Data entries
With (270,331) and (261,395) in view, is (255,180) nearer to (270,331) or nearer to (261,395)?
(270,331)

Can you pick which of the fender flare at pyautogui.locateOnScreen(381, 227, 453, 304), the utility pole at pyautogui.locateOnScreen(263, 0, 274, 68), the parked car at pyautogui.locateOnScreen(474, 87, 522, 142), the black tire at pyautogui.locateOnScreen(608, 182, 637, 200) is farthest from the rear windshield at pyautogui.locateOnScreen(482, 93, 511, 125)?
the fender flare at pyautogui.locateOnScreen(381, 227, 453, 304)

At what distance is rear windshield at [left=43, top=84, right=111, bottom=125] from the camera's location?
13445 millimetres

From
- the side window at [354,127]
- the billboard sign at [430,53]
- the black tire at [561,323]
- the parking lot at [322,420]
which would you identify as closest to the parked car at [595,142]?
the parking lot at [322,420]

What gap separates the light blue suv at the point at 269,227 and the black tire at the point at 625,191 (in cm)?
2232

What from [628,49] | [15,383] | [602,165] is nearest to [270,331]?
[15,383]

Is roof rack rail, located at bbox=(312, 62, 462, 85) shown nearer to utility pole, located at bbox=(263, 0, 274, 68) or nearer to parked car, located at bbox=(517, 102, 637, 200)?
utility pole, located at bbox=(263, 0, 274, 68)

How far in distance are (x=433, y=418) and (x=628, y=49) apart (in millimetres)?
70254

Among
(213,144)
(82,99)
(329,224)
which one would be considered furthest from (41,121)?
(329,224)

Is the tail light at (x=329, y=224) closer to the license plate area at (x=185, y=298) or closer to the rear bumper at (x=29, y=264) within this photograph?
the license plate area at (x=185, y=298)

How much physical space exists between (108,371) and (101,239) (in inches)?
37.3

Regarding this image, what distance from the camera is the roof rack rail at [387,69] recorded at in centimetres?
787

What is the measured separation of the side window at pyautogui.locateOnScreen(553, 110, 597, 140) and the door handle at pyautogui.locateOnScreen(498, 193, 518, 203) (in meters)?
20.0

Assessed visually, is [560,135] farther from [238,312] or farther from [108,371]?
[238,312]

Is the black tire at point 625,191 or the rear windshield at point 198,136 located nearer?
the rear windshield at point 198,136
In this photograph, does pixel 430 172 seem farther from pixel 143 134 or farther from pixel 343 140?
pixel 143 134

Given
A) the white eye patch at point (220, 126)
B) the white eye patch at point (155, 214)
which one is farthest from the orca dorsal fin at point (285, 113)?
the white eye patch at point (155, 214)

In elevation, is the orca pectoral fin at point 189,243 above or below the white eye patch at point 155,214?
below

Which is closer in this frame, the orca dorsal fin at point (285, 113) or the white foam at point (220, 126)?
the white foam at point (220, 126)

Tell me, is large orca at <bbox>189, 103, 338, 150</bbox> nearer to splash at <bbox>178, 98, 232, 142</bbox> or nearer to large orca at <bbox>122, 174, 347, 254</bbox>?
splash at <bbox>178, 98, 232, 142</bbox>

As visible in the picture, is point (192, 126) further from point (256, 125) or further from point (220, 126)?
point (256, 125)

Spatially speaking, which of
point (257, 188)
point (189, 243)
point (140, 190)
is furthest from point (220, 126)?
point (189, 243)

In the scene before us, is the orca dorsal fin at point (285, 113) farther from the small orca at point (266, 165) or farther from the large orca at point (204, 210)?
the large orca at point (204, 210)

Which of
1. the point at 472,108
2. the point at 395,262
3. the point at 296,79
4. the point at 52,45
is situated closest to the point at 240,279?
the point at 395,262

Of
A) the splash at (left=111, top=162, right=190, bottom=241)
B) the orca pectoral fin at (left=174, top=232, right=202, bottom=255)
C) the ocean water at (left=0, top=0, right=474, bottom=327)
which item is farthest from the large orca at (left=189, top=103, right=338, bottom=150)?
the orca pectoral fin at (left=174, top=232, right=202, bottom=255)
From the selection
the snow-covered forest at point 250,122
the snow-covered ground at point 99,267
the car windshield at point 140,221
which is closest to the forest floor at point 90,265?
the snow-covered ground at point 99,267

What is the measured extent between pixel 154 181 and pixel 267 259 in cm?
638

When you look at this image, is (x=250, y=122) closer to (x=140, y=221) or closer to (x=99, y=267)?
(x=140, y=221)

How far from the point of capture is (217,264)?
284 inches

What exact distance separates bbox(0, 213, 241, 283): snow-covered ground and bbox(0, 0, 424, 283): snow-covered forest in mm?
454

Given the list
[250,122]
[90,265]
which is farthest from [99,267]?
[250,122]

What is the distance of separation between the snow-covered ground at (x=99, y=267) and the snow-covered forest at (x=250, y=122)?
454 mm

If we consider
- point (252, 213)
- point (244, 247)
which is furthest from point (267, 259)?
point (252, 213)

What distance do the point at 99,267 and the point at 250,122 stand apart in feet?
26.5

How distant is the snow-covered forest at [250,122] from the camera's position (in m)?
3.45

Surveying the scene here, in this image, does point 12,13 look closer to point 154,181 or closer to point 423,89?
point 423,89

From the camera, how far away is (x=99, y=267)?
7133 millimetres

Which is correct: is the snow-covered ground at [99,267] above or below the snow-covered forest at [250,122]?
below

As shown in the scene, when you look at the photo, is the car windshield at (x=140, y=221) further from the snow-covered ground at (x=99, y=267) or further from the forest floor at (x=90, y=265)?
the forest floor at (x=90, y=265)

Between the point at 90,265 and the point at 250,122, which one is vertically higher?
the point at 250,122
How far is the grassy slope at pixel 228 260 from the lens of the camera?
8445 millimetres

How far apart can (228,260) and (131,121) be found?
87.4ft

(GIVEN EXERCISE) Transcribe all of the lines in the records precisely.

(WRITTEN SOLUTION)
With (270,331) and (261,395) in view, is (255,180) nearer to (270,331) or nearer to (261,395)?
(270,331)

Can you pick which of the fender flare at pyautogui.locateOnScreen(381, 227, 453, 304), the utility pole at pyautogui.locateOnScreen(263, 0, 274, 68), the parked car at pyautogui.locateOnScreen(474, 87, 522, 142), the black tire at pyautogui.locateOnScreen(608, 182, 637, 200) is farthest from the rear windshield at pyautogui.locateOnScreen(482, 93, 511, 125)?
the fender flare at pyautogui.locateOnScreen(381, 227, 453, 304)

At what distance is rear windshield at [left=43, top=84, right=111, bottom=125] from the camera's location?
13445 millimetres

From
- the side window at [354,127]
- the billboard sign at [430,53]
- the black tire at [561,323]
- the parking lot at [322,420]
which would you identify as closest to the parked car at [595,142]?
the parking lot at [322,420]

What gap separates the light blue suv at the point at 269,227 and the black tire at the point at 625,191 (in cm)?
2232

What from [628,49] | [15,383] | [602,165] is nearest to [270,331]?
[15,383]

Is roof rack rail, located at bbox=(312, 62, 462, 85) shown nearer to utility pole, located at bbox=(263, 0, 274, 68) or nearer to parked car, located at bbox=(517, 102, 637, 200)?
utility pole, located at bbox=(263, 0, 274, 68)

How far in distance are (x=433, y=418) and (x=628, y=49) apart (in millimetres)?
70254

Among
(213,144)
(82,99)
(329,224)
which one would be considered furthest from (41,121)?
(329,224)

Is the tail light at (x=329, y=224) closer to the license plate area at (x=185, y=298) or closer to the rear bumper at (x=29, y=264) within this photograph?
the license plate area at (x=185, y=298)

How much physical space exists between (108,371) and (101,239) (in inches)?
37.3

Regarding this image, what distance from the camera is the roof rack rail at [387,69] recorded at in centimetres?
787

What is the measured separation of the side window at pyautogui.locateOnScreen(553, 110, 597, 140) and the door handle at pyautogui.locateOnScreen(498, 193, 518, 203) (in meters)?
20.0

Assessed visually, is [560,135] farther from [238,312] or farther from [108,371]?
[238,312]

Is the black tire at point 625,191 or the rear windshield at point 198,136 located nearer?
the rear windshield at point 198,136
In this photograph, does pixel 430 172 seem farther from pixel 143 134 or farther from pixel 343 140?
pixel 143 134

Given
A) the white eye patch at point (220, 126)
B) the white eye patch at point (155, 214)
which one is farthest from the orca dorsal fin at point (285, 113)?
the white eye patch at point (155, 214)

In elevation, is the orca pectoral fin at point 189,243 above or below the white eye patch at point 155,214?
below

Which is closer in this frame, the orca dorsal fin at point (285, 113) or the white foam at point (220, 126)?
the white foam at point (220, 126)

Tell me, is large orca at <bbox>189, 103, 338, 150</bbox> nearer to splash at <bbox>178, 98, 232, 142</bbox> or nearer to large orca at <bbox>122, 174, 347, 254</bbox>?
splash at <bbox>178, 98, 232, 142</bbox>

As visible in the picture, is point (192, 126) further from point (256, 125) or further from point (220, 126)?
point (256, 125)

Spatially speaking, which of
point (257, 188)
point (189, 243)
point (140, 190)
is furthest from point (220, 126)?
point (189, 243)

In the scene before us, is the orca dorsal fin at point (285, 113) farther from the small orca at point (266, 165) or farther from the large orca at point (204, 210)?
the large orca at point (204, 210)

Which of
1. the point at 472,108
2. the point at 395,262
3. the point at 296,79
4. the point at 52,45
is situated closest to the point at 240,279?
the point at 395,262

Of
A) the splash at (left=111, top=162, right=190, bottom=241)
B) the orca pectoral fin at (left=174, top=232, right=202, bottom=255)
C) the ocean water at (left=0, top=0, right=474, bottom=327)
which item is farthest from the large orca at (left=189, top=103, right=338, bottom=150)?
the orca pectoral fin at (left=174, top=232, right=202, bottom=255)
From the selection
the snow-covered forest at point 250,122
the snow-covered ground at point 99,267
the car windshield at point 140,221
which is closest to the forest floor at point 90,265?
the snow-covered ground at point 99,267

What is the measured extent between pixel 154 181 and pixel 267 259 in cm?
638

When you look at this image, is (x=250, y=122) closer to (x=140, y=221) or closer to (x=99, y=267)?
(x=140, y=221)

How far from the point of capture is (217,264)?
284 inches

What exact distance separates bbox(0, 213, 241, 283): snow-covered ground and bbox(0, 0, 424, 283): snow-covered forest in mm?
454

Given the list
[250,122]
[90,265]
which is farthest from [99,267]?
[250,122]

What is the distance of separation between the snow-covered ground at (x=99, y=267) and the snow-covered forest at (x=250, y=122)?
454 mm

If we consider
- point (252, 213)
- point (244, 247)
which is furthest from point (267, 259)?
point (252, 213)

What distance do the point at 99,267 and the point at 250,122 stand apart in feet?
26.5

How distant is the snow-covered forest at [250,122] from the camera's position (in m)?
3.45

Surveying the scene here, in this image, does point 12,13 look closer to point 154,181 or closer to point 423,89?
point 423,89

From the camera, how far away is (x=99, y=267)?
7133 millimetres

Which is correct: is the snow-covered ground at [99,267] above or below the snow-covered forest at [250,122]?
below

As shown in the scene, when you look at the photo, is the car windshield at (x=140, y=221) further from the snow-covered ground at (x=99, y=267) or further from the forest floor at (x=90, y=265)?
the forest floor at (x=90, y=265)

Between the point at 90,265 and the point at 250,122, which one is vertically higher?
the point at 250,122
How far is the grassy slope at pixel 228 260 from the lens of the camera?
8445 millimetres

How far apart can (228,260) and (131,121) be found?
87.4ft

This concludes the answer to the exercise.